We’re tossed in the deep end of this world in the opening minutes of Anon, as we follow the point of view of Detective Sal Frieland (Clive Owen) as he walks to work. It’s an overwhelming, yet calmingly well-designed pile of information as he walks past people and store fronts -hat is, until a mysterious woman (Amanda Seyfried) passes him and the only info that registers for her is “Unknown|ERROR.”When he tries to play the memory back, the mysterious woman is no longer there.
As a detective, Sal has complete access to any memory he could want. His workday essentially consists of people coming into a small interrogation room, stating who they’re trying to find or who they think stole something, Sal looking into all the pertinent memories available, and solving the case within ten minutes. However, all that falls apart when Sal and his partner Detective Charles Gattis (Colm Feore) are called into a murder scene to find that not only has the victim’s memories been hacked, but that their vision was superimposed onto the murderer’s perspective, hiding the killer’s identity.
“Looks like we finally have an actual whodunit on our hands,” sighs Sal. So, what does that mean? Old school police work? Tracking down perps the hard way? Nah. Those tactics are for suckers. From here on out, its nothing but unfounded hunches that happen to be right every single time.
It’s at this point that every cool set up, every unique twist, every intriguingly atypical character trait (such as Sal’s genuine empathy and nuanced view of when it’s right for someone to steal) is completely abandoned for a checklist of tropes:
Does Sal have a dead kid? Yep.
Is he divorced because of that? Oh, yeah.
Does he drink too? Only when he’s alone. Which is a whole lot of the time.
Once she’s allowed to speak, Amanda Seyfried’s nameless character is overwhelmed by similar femme fatale conventions. The police are certain that she is the killer (due to her l33t haxxor skillz) and what starts out as an awesomely mysterious and potentially dangerous character quickly devolves into the female protagonist archetype that exists only in the movies. She never has a substantive scene by herself, has just enough power to make her interesting(but not so much power that she could save herself) and, of course, she’s there to have sex with the male lead after six lines of dialogue and a sad monologue.
It is such an overwhelming shame too, especially once the killer infiltrates Sal’s mind and begins to make him hallucinate. The killer makes him think a dog is attacking him. He makes it look like a hallway is on fire (which Sal shoots at, because as we all remember, it’s stop, drop, and empty your clip). He forces Sal to watch the death of his son, from every angle possible, including the boy’s. That is a psychopathy that would have been amazing to see in the Mysterious Woman (whether she was the killer or not) and could have given Seyfried so much to work with. Especially when her motivation to be so anonymous and unknown seemed to be based in a very fervent “just because.”

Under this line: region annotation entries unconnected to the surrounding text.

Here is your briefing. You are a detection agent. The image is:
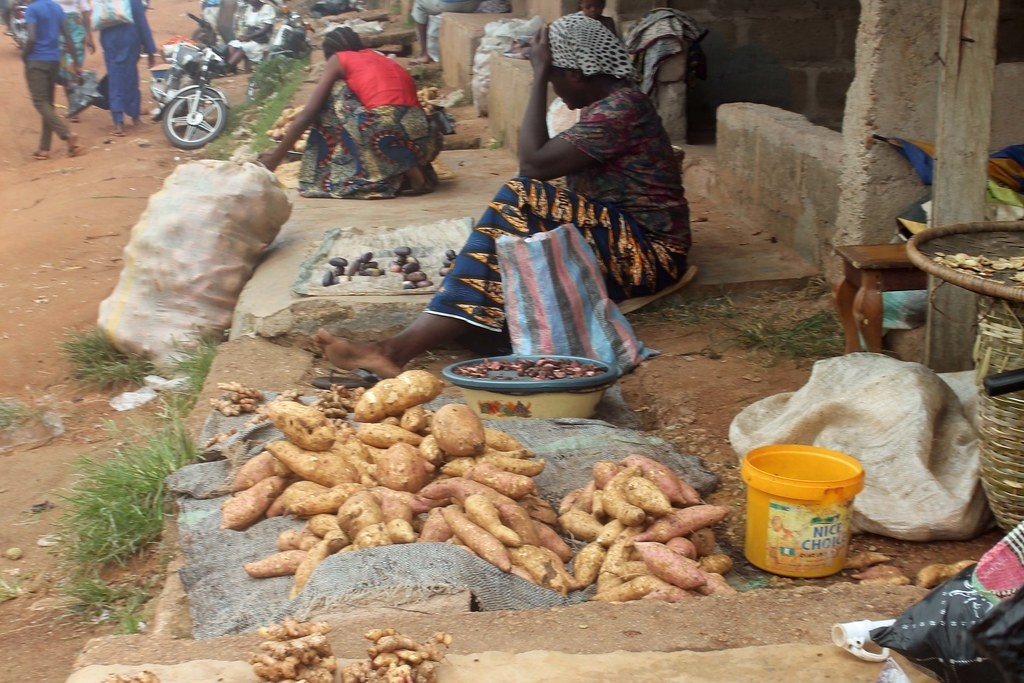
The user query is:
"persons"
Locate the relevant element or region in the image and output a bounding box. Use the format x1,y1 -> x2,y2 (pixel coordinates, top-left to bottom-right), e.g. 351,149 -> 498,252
579,0 -> 618,34
256,26 -> 441,198
311,13 -> 691,380
199,0 -> 276,75
22,0 -> 81,159
55,0 -> 95,121
100,0 -> 154,137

Overall, Anon is a movie that suffers from underthinking the consequences of the world its created. Why does the killer choose a gun over hallucinations? Why wouldn’t you turn off the tech if you started hallucinating your greatest fears and worst moments? If you can make the police hallucinate a dead body to frame someone, then how does that not become the most pressing issue in the entire world? Seriously, why would you shoot a fire!?
It’s an overwhelming shame, because a great amount of wonderful work was put into the technology that anchors Anon’s premise. Despite (or perhaps because) of the cleverness of its conceit, the rest of Anon is constantly left in the shadow of that work.
Anon is currently available for streaming on Netflix.